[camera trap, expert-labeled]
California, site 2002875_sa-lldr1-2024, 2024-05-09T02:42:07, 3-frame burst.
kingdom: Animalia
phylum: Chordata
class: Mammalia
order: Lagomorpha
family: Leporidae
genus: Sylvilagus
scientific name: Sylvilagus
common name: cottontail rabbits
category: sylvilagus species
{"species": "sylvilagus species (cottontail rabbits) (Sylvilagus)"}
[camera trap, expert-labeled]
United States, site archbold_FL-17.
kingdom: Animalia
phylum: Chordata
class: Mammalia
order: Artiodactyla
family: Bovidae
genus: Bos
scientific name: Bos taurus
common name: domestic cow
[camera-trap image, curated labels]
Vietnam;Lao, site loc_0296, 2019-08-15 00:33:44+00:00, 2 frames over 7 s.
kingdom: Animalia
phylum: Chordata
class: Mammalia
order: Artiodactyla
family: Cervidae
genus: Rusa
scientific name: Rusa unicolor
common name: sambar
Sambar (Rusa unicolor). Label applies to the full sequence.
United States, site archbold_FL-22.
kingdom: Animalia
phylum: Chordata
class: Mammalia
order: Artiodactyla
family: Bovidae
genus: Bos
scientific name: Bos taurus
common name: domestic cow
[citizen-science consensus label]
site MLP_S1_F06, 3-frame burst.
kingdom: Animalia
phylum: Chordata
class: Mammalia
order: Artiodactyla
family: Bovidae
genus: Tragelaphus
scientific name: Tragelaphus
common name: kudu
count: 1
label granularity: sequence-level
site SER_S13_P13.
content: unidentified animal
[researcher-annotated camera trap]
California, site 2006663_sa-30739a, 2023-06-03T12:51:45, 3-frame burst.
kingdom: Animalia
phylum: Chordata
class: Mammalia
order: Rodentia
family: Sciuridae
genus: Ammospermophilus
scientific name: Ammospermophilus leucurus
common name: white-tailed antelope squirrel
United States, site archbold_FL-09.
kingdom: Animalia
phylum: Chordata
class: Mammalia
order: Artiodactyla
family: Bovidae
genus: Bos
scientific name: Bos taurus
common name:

-----

Give back, unchanged, the line that holds "Vietnam;Lao, site loc_0296, 2019-08-15" along with all lines after it through the last line above.

Vietnam;Lao, site loc_0296, 2019-08-15 00:33:44+00:00, 2 frames over 7 s.
kingdom: Animalia
phylum: Chordata
class: Mammalia
order: Artiodactyla
family: Cervidae
genus: Rusa
scientific name: Rusa unicolor
common name: sambar
Sambar (Rusa unicolor). Label applies to the full sequence.
United States, site archbold_FL-22.
kingdom: Animalia
phylum: Chordata
class: Mammalia
order: Artiodactyla
family: Bovidae
genus: Bos
scientific name: Bos taurus
common name: domestic cow
[citizen-science consensus label]
site MLP_S1_F06, 3-frame burst.
kingdom: Animalia
phylum: Chordata
class: Mammalia
order: Artiodactyla
family: Bovidae
genus: Tragelaphus
scientific name: Tragelaphus
common name: kudu
count: 1
label granularity: sequence-level
site SER_S13_P13.
content: unidentified animal
[researcher-annotated camera trap]
California, site 2006663_sa-30739a, 2023-06-03T12:51:45, 3-frame burst.
kingdom: Animalia
phylum: Chordata
class: Mammalia
order: Rodentia
family: Sciuridae
genus: Ammospermophilus
scientific name: Ammospermophilus leucurus
common name: white-tailed antelope squirrel
United States, site archbold_FL-09.
kingdom: Animalia
phylum: Chordata
class: Mammalia
order: Artiodactyla
family: Bovidae
genus: Bos
scientific name: Bos taurus
common name:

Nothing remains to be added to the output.